Po pierwszej serii Kamil Stoch plasował się na szóstej pozycji. Polak skoczył 133 metry i tracił 4,5 punktu do miejsca na podium. Prowadził Robert Johansson, który doleciał na 141 metr. Kolejne miejsca zajmowali Timi Zajc i Stefan Kraft.
„Niewiele brakuje do podium. Znając waleczność Kamila, znając jego serce do walki na pewno spróbuje. Oby tylko wiatr mu sprzyjał” – mówił przed skokiem Stocha komentator TVP Stanisław Snopek.
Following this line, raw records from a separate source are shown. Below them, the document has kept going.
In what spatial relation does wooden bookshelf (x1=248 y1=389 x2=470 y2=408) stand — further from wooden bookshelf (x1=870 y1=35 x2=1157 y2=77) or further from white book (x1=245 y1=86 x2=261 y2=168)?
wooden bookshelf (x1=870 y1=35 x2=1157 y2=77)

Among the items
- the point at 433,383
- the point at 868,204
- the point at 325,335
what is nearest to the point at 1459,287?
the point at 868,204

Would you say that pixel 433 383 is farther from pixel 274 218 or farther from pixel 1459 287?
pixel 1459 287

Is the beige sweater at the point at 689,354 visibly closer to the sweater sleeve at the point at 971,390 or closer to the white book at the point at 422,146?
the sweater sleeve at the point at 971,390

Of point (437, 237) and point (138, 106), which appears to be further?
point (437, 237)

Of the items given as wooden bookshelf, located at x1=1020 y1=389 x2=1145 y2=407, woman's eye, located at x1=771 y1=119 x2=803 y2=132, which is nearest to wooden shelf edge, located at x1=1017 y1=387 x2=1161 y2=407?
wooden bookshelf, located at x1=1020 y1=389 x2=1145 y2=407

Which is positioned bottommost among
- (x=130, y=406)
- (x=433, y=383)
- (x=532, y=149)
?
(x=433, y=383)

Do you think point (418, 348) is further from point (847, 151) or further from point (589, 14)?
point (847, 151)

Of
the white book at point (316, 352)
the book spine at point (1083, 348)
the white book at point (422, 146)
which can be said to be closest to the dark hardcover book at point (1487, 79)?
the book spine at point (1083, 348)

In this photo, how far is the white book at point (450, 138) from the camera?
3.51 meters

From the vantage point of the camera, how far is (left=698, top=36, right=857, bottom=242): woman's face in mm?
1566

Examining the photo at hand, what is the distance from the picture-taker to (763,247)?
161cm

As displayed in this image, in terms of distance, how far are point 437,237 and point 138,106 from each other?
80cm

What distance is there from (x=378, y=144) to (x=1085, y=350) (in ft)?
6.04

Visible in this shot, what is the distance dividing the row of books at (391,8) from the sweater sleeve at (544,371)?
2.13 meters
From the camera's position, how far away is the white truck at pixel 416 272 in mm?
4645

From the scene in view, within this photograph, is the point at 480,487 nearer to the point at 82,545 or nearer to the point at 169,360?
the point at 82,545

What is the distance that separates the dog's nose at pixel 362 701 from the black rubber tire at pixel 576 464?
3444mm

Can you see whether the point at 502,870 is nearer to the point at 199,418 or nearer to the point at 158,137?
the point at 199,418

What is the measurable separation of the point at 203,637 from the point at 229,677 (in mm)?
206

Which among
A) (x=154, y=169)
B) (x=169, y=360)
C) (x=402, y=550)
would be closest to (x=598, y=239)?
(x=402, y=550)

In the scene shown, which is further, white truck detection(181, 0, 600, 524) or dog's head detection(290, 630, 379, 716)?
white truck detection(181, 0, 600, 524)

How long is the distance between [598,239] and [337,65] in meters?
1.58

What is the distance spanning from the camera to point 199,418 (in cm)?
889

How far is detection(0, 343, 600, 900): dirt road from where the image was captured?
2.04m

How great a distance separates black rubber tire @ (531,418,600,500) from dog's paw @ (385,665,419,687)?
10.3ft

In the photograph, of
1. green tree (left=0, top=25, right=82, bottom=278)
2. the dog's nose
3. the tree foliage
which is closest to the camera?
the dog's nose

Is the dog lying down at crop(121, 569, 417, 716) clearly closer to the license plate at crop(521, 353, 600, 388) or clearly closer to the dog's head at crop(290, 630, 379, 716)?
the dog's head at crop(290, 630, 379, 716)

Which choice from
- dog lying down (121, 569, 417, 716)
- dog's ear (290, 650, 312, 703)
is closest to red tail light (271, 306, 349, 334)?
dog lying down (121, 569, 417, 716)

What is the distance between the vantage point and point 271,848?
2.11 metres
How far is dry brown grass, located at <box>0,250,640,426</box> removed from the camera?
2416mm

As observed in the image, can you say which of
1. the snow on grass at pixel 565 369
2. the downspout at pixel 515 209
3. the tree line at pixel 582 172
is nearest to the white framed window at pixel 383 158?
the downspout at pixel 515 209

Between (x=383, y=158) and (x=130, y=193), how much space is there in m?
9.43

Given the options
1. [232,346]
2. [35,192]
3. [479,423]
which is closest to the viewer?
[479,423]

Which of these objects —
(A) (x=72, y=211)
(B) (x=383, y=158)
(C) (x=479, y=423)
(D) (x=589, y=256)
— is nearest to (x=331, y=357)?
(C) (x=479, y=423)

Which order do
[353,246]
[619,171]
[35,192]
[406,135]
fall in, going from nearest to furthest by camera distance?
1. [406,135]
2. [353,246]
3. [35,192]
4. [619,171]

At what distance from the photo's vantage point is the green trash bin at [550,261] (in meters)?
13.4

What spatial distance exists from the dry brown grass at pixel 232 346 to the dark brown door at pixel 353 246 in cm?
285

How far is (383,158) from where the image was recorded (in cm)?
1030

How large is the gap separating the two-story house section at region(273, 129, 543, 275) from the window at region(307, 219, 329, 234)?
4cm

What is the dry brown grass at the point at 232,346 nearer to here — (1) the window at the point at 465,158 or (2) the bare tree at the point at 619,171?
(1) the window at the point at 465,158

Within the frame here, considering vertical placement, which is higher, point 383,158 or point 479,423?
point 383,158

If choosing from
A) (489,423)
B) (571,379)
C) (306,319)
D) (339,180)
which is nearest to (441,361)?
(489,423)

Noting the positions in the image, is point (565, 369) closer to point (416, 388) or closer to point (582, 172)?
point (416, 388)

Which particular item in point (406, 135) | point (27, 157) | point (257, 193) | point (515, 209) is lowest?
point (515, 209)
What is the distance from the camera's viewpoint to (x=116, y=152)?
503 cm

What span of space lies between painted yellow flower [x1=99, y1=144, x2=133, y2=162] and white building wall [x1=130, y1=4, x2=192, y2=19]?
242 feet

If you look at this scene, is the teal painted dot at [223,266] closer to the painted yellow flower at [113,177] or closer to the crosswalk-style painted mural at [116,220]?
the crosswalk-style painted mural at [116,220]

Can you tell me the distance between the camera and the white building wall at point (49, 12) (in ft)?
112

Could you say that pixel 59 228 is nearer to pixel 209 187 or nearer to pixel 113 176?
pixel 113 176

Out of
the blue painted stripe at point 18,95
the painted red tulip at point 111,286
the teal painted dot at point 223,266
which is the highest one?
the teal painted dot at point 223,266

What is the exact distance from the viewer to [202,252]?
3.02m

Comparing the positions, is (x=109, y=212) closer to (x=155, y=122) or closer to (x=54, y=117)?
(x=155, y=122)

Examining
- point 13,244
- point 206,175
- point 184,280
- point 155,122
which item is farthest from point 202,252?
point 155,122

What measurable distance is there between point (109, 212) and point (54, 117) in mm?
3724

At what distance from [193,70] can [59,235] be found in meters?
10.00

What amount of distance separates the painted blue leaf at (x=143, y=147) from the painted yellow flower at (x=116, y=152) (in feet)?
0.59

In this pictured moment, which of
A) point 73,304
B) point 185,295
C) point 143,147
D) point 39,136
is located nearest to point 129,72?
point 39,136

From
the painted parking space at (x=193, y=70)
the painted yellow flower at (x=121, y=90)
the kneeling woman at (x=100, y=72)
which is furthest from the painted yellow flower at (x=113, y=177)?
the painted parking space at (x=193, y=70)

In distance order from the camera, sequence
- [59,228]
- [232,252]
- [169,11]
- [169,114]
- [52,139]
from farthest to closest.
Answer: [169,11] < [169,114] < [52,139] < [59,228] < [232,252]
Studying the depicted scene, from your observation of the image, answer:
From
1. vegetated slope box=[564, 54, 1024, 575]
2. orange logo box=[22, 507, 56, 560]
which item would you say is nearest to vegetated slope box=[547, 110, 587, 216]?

Nasz reprezentant odpalił prawdziwą petardę i odleciał aż na 148,5 metra, ustanawiając kosmiczny rekord Okurayamy.
„Ależ wspaniały skok! Znowu przypomina się ta historia jak z Wojciechem Fortuną w 1972 roku. Leciał, leciał i leciał, tak jakby chciał zaprzeczyć prawom ciążenia” – ekscytował się Stanisław Snopek. Trzykrotny mistrz olimpijski aż o 4,5 metra poprawił poprzedni rekord należący do Stefana Krafta i Macieja Kota.
Polak ostatecznie uplasował się na drugiej lokacie. Wyprzedził go tylko Stefan Kraft. Prawdziwą ozdoba konkursu był jednak skok Kamila Stocha. „Ten rekord Okurayamy przetrwa chyba przez lata” – mówił Stanisław Snopek.